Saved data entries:
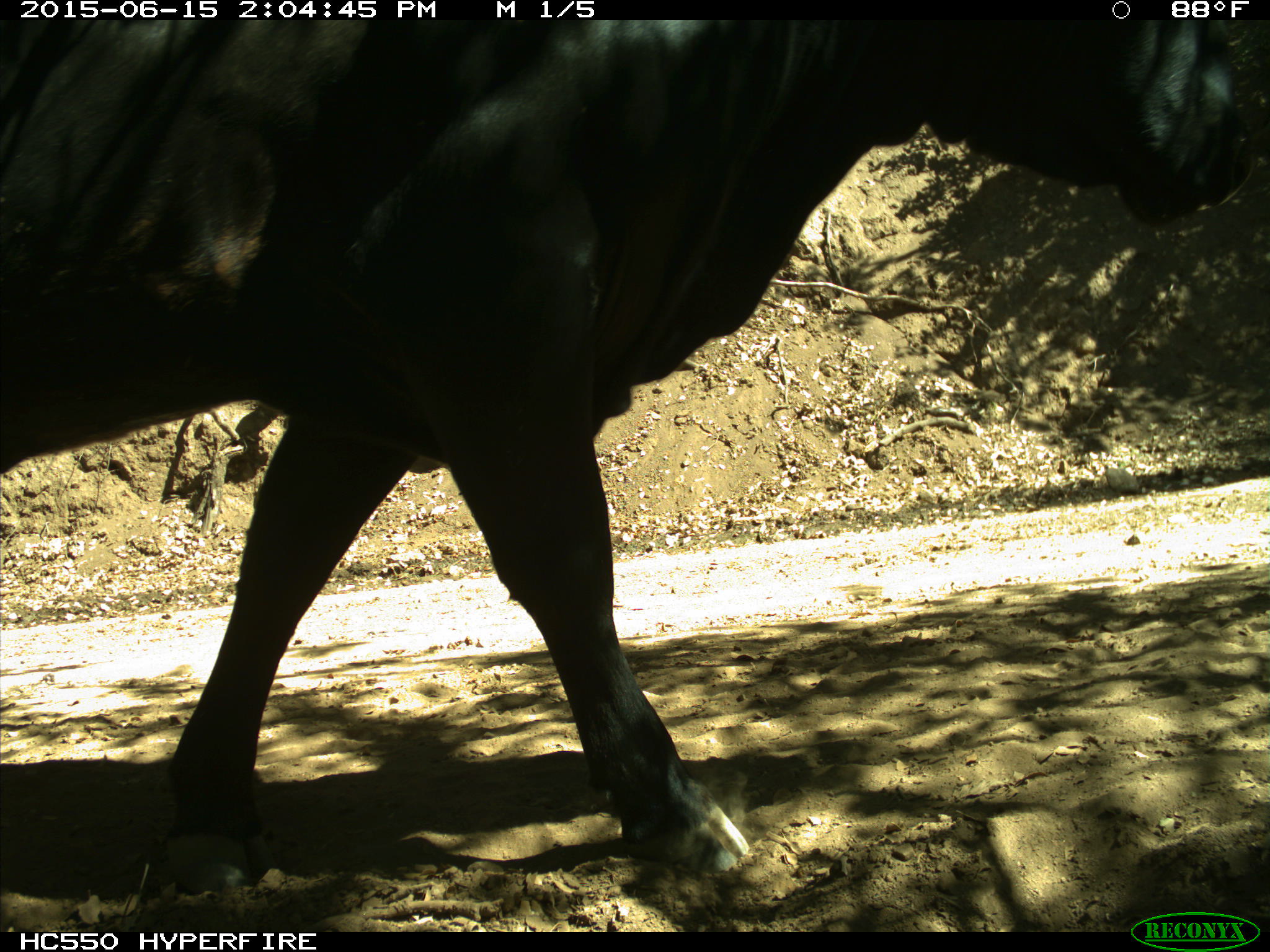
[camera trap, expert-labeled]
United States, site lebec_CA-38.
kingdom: Animalia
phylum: Chordata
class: Mammalia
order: Artiodactyla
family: Bovidae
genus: Bos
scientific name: Bos taurus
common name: domestic cow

:: Assignment ::
Excluding pictures, print all lines above exactly.

:: Answer box ::
[camera trap, expert-labeled]
United States, site lebec_CA-38.
kingdom: Animalia
phylum: Chordata
class: Mammalia
order: Artiodactyla
family: Bovidae
genus: Bos
scientific name: Bos taurus
common name: domestic cow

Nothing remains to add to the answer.